Credit card skimmers are often installed at busy locations such as gas stations, ATM machines, retail stores, parking meters, and ticket kiosks where the theft is less likely to be noticed. The devices are carefully designed to appear identical to legitimate card readers, making them difficult to spot without careful examination.
Q: What are some strategies for prevention of skimming?
To prevent skimming, users can adopt a few practices. First, users should pay with cash or inside at the counter where skimmers are less likely. If using a credit card, opt for one that offers zero-liability protection. For debit card users, selecting the “credit card” option can help. Using gas station brand gift cards or gas apps are also safer options.
Q: What steps should I take if my card has been skimmed?
If you suspect your card has been skimmed, immediately contact your bank to freeze the card and limit potential financial damage. Notify the location where the skimming likely occurred, the local law enforcement, the state attorney general’s consumer division and the Federal Trade Commission.
Q: Can card skimmers read chip cards?
Skimmers have traditionally been able to access magnetic stripe card data but not chip data.
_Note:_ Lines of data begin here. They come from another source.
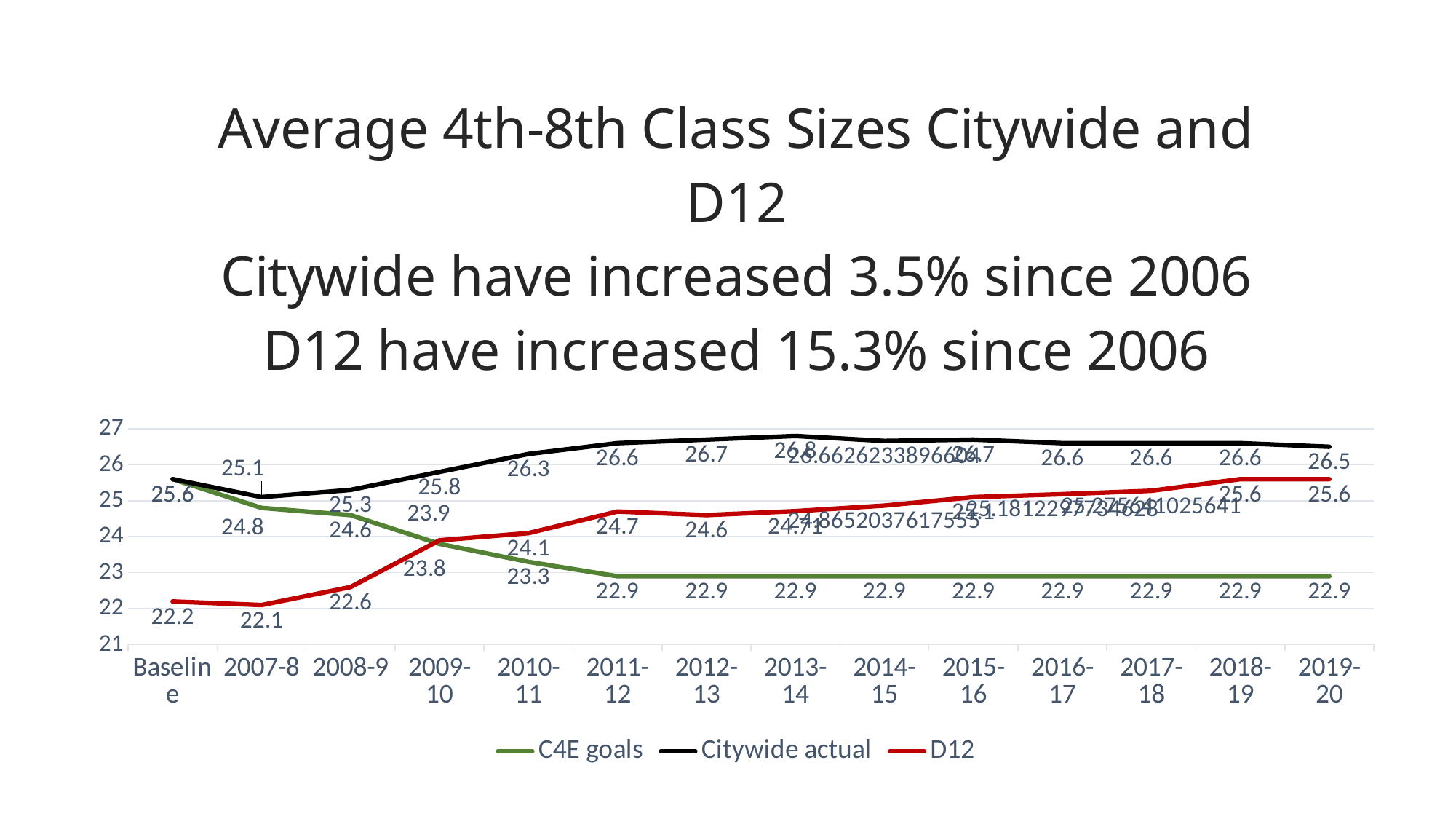
What is the difference between the Citywide actual and D12 values for 2019-20? 0.9 What is the C4E goals value for 2009-10? 23.8 What is the D12 value for 2008-9? 22.6 Which colour is used for the D12 series? red How many series does the legend list? 3 In which category is the D12 value lowest? 2007-8 For 2011-12, which is larger: Citywide actual or D12? Citywide actual How many categories are shown along the x axis? 14 What is the Citywide actual value for 2019-20? 26.5 What kind of chart is shown on the slide? line chart What is the Citywide actual value for 2010-11? 26.3 Is the Citywide actual value for 2013-14 greater or less than 26? greater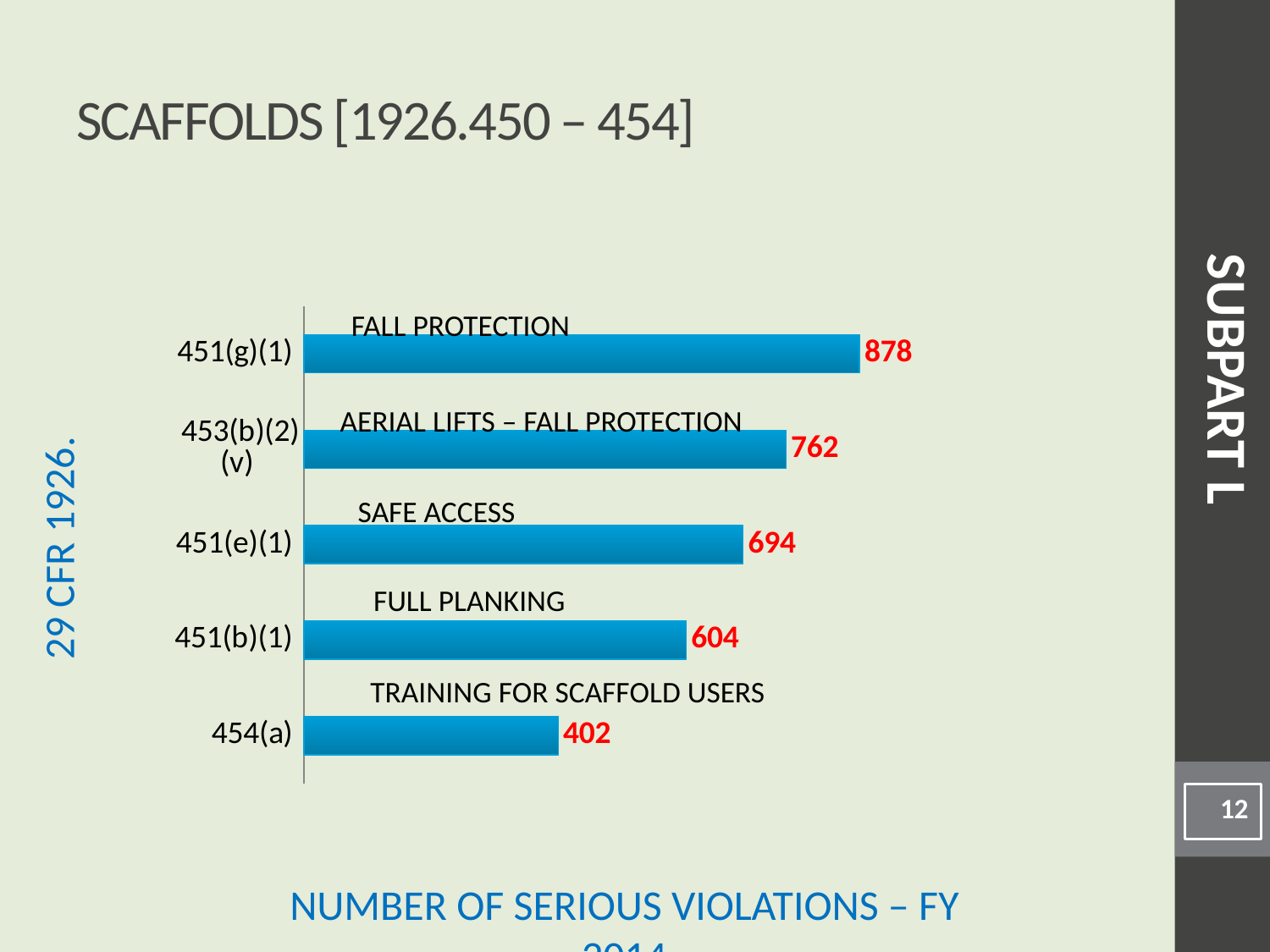
What is the number of serious violations for 454(a) (Training for Scaffold Users)? 402 Which category has the lowest number of serious violations? 454(a) (Training for Scaffold Users) What is the difference between the violations for 453(b)(2)(v) and 451(e)(1)? 68 What is the number of serious violations for 451(g)(1) (Fall Protection)? 878 Which category has the highest number of serious violations? 451(g)(1) (Fall Protection) What is the number of serious violations for 453(b)(2)(v) (Aerial Lifts – Fall Protection)? 762 Which has more serious violations, 451(e)(1) or 451(b)(1)? 451(e)(1) How many categories are shown in the chart? 5 What type of chart is shown on the slide? Bar chart What is the number of serious violations for 451(e)(1) (Safe Access)? 694 What is the number of serious violations for 451(b)(1) (Full Planking)? 604 What is the difference between the violations for 451(g)(1) and 454(a)? 476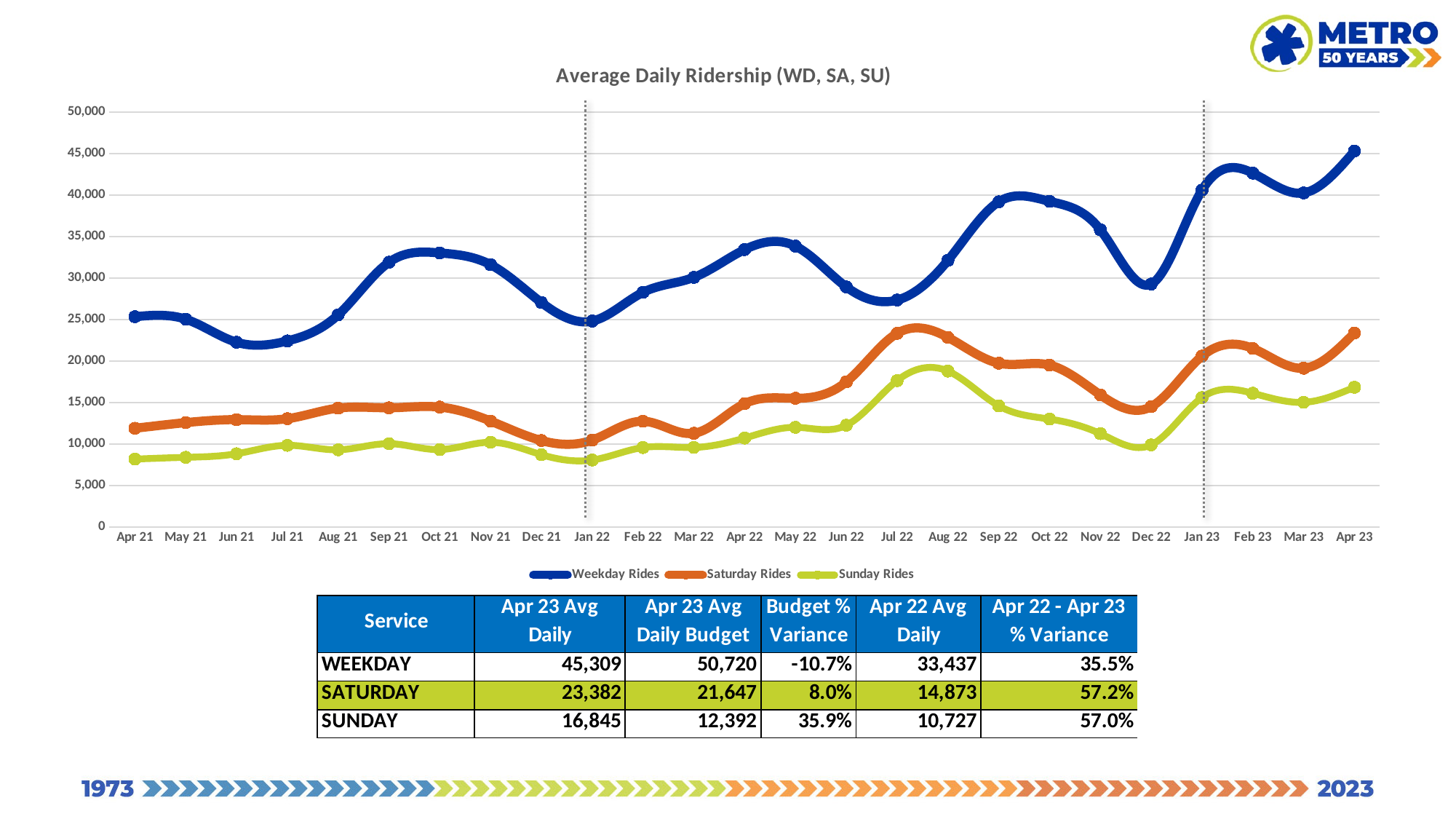
In which month do Weekday Rides reach their highest value? Apr 23 What kind of chart is shown on the slide? line chart What is the value of Sunday Rides for Apr 22? 10,727 What is the difference between Weekday Rides in Apr 23 and Apr 22? 11,872 What is the value of Weekday Rides for Apr 23? 45,309 Is the value of Saturday Rides for Jul 22 greater or less than 20,000? greater How many months are plotted along the x axis of the chart? 25 Is the value of Sunday Rides for Aug 22 greater or less than 20,000? less Which series has the highest values across the whole chart? Weekday Rides How many series does the chart legend list? 3 What is the value of Saturday Rides for Apr 22? 14,873 Which is larger in Apr 23, Saturday Rides or Sunday Rides? Saturday Rides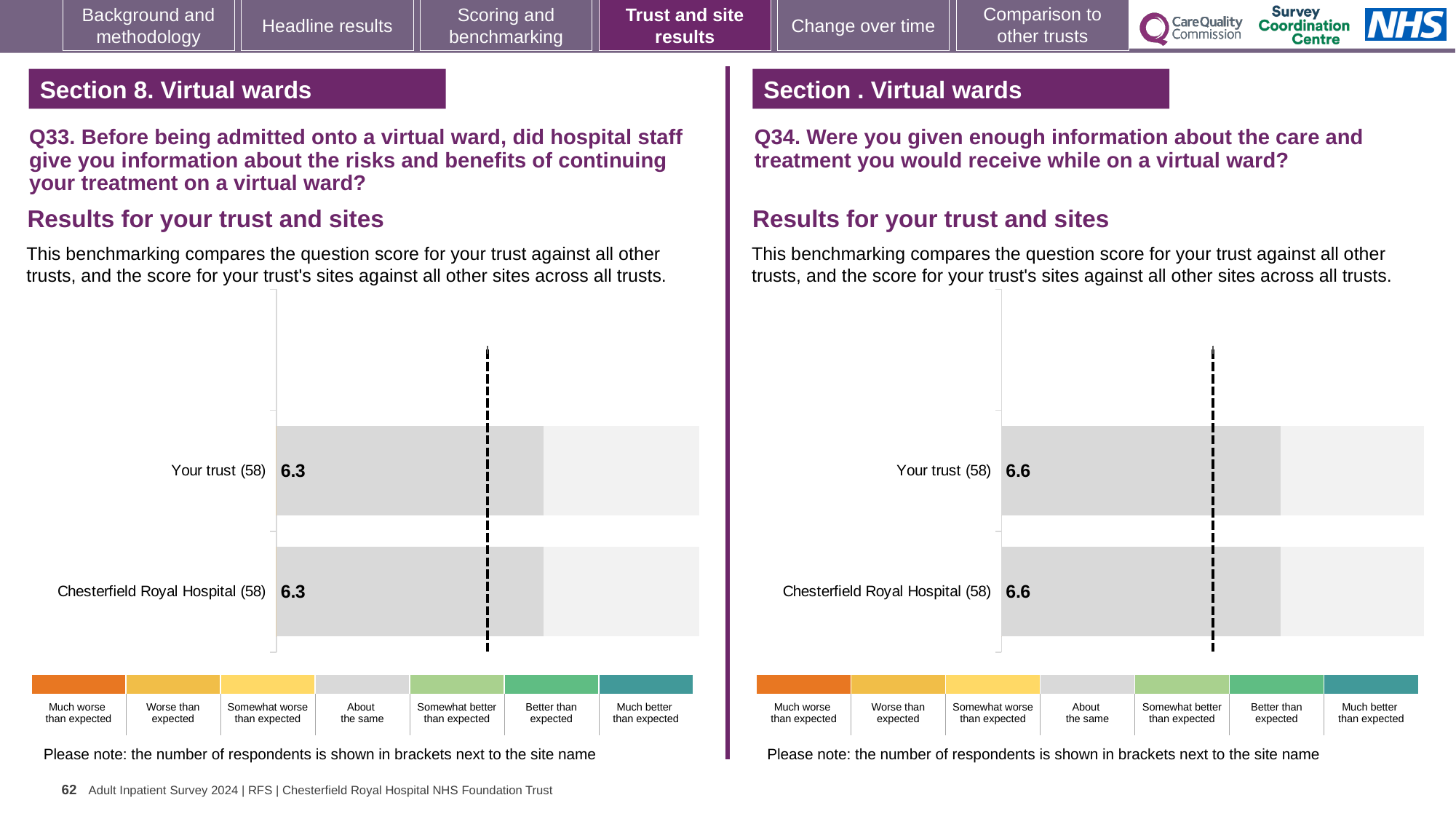
In the Q34 chart on the right, what is the score for Your trust (58)? 6.6 In the Q34 chart on the right, what is the difference between the score for Your trust and the score for Chesterfield Royal Hospital? 0 How many bars are plotted in the Q34 chart on the right? 2 How many bars are plotted in the Q33 chart on the left? 2 What kind of chart is used for the Q33 results on the left? bar chart In the Q33 chart on the left, what is the score for Your trust (58)? 6.3 In the Q33 chart on the left, what is the score for Chesterfield Royal Hospital (58)? 6.3 In the Q34 chart on the right, what is the score for Chesterfield Royal Hospital (58)? 6.6 In the Q34 chart on the right, how many respondents are shown in brackets next to Chesterfield Royal Hospital? 58 In the Q33 chart on the left, what is the difference between the score for Your trust and the score for Chesterfield Royal Hospital? 0 How many rating bands are shown in the colour key below the Q33 chart on the left? 7 In the Q33 chart on the left, is the score for Your trust larger than, smaller than, or the same as the score for Chesterfield Royal Hospital? the same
However, new techniques involve a device called a card shimmer, which can access chip card data. This shimmer sits between the card’s chip and the card reader and duplicates the card’s magnetic stripe data. Always use the chip card reader where possible for added security.
Q: What measures can small businesses take for customer transaction security?
Small businesses can minimize skimming risks by partnering with a merchant services provider dedicated to strong Payment Card Industry (PCI) compliance. Such providers implement various fraud prevention practices that further enhance their PCI compliance program and amplify customer transaction security.